From nickm@cream.org Fri Jan 25 01:55:38 2002
kI have been told that of course, I can stop this person immediately to continue to break my license but I am only able to get a finacial compensation for what this person did illegaly.
No. You seem to think that once their modified version is created, then the best you can expect is some sort of compensation. This is NOT the case. German Law, I'm sure, is similar to other systems whose countries are signatories to the Berne Conventions. As such, they will be required to Cease and Desist from distributing their modified version of your software. This is a very clear copyright issue. I suggest you make it clear to them that you will not be intimidated or bamboozled, and get in touch with Profesor Moglen as soon as possible!
Well so you seem to agree:
While it _is_ possible to stop them to distribute the modified version in binary form, it is not possible to force them to undisclose their part of the source. So GPL gives no special help to enforce the freedom of the sources.
Jörg
EMail:joerg@schily.isdn.cs.tu-berlin.de (home) Jörg Schilling D-13353 Berlin js@cs.tu-berlin.de (uni) If you don't have iso-8859-1 schilling@fokus.gmd.de (work) chars I am J"org Schilling URL: http://www.fokus.gmd.de/usr/schilling ftp://ftp.fokus.gmd.de/pub/unix
On Fri, Jan 25, 2002 at 04:11:43PM +0100, Joerg Schilling wrote:
From nickm@cream.org Fri Jan 25 01:55:38 2002
kI have been told that of course, I can stop this person immediately to continue to break my license but I am only able to get a finacial compensation for what this person did illegaly.
No. You seem to think that once their modified version is created, then the best you can expect is some sort of compensation. This is NOT the case. German Law, I'm sure, is similar to other systems whose countries are signatories to the Berne Conventions. As such, they will be required to Cease and Desist from distributing their modified version of your software. This is a very clear copyright issue. I suggest you make it clear to them that you will not be intimidated or bamboozled, and get in touch with Profesor Moglen as soon as possible!

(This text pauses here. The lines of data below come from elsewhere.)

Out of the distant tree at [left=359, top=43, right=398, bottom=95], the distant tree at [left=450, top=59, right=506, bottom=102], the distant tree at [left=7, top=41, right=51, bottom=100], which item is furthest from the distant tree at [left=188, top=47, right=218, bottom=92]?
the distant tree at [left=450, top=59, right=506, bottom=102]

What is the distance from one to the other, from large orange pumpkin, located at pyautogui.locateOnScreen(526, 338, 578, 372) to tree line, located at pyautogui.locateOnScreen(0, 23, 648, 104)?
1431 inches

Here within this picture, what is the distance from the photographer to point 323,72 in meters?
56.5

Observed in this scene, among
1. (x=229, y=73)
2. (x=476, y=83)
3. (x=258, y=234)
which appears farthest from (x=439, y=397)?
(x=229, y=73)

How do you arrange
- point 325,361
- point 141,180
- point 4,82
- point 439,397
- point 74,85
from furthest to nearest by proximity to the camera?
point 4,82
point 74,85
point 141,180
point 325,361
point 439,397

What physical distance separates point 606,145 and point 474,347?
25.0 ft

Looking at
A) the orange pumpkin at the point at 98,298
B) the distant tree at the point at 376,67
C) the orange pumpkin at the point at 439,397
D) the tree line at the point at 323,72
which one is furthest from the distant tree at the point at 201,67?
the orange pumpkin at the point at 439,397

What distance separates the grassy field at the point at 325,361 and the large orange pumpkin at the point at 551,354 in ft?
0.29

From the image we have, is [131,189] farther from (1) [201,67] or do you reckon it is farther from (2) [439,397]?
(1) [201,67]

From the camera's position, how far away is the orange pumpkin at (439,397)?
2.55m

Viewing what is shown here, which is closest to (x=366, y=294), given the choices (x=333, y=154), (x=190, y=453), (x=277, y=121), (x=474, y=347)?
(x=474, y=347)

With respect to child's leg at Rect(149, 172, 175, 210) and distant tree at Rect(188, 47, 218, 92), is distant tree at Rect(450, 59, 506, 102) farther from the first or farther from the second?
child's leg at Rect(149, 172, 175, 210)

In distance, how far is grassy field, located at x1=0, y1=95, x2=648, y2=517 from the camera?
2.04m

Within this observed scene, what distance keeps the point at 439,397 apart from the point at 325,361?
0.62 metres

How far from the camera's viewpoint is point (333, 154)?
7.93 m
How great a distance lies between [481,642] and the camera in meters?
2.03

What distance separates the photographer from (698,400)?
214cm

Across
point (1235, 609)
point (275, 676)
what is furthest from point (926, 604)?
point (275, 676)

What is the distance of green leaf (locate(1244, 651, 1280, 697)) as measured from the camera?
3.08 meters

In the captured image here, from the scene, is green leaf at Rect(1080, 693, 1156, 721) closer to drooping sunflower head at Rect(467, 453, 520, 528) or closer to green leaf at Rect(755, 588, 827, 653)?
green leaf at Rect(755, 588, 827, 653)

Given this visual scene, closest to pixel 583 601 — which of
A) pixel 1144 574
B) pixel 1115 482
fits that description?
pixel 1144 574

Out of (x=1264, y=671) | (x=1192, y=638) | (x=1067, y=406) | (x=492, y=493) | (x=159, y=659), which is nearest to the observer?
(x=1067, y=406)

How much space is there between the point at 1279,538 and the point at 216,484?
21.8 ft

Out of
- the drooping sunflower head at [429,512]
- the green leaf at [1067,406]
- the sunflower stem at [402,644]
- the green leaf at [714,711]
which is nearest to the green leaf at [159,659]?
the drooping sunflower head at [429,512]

Well so you seem to agree:
While it _is_ possible to stop them to distribute the modified version in binary form, it is not possible to force them to undisclose their part of the source. So GPL gives no special help to enforce the freedom of the sources.
Oh sure, they can hang on to their "modifications" - let us say they changed a line from int fish = 1; to long fish = 1;
They would be able to "keep" the line "long fish = 1;" and that's it. They'd have to agree not to use any of your code. So, what's the point in keeping these "modifications" if they have no right to the thing it modifies? :-)
Joerg Schilling wrote:
[..] Well so you seem to agree:
While it _is_ possible to stop them to distribute the modified version in binary form, it is not possible to force them to undisclose their part of the source. So GPL gives no special help to enforce the freedom of the sources.
have you read that twice? .. Of course this is not possible - and it never will be. - nowhere!
GPL IS helping keeping your sources free at least in .at (and from your mails i see it's the same situation in .de).
1.) They cannot distribute software based on your source. 2.) They have to face the consequences. Means: Their work is gone, there Customers gone ... if it's like in .at their money is gone (better: its then yours) and their boss could be imprisoned. Use the law luke! 3.) You can make their day in saying: "Open your source or face the court".
Thomas
Joerg Schilling wrote:
While it _is_ possible to stop them to distribute the modified version in binary form, it is not possible to force them to undisclose their part of the source. So GPL gives no special help to enforce the freedom of the sources.
It is my understanding of the GPL, it keeps freedom for user receiving the binary to get the source from the people that gave them the binary if some part of it was GPLed.
It does not prevent someone to take a GPL source, change/extend/merge it to produce a binary for his/her own use and never release their work to anyone as long as there is no distribution of the binary.
There are companies that port GCC to their own processor for their own use, such ports will never be made available, this is perfectly within the GPL granted rights and the FSF is well aware of this.
A license forcing anyone using your source to disclose all changes is against what I believe the FSF fights for.
If you're looking for a license forcing anyone editing one of your source to immediately send you the modified sources, I don't believe the GPL is the right one.
But anyway, we don't have enough context to judge what is the exact situation, I hope you'll find help and support from the German "logiciel libre" people.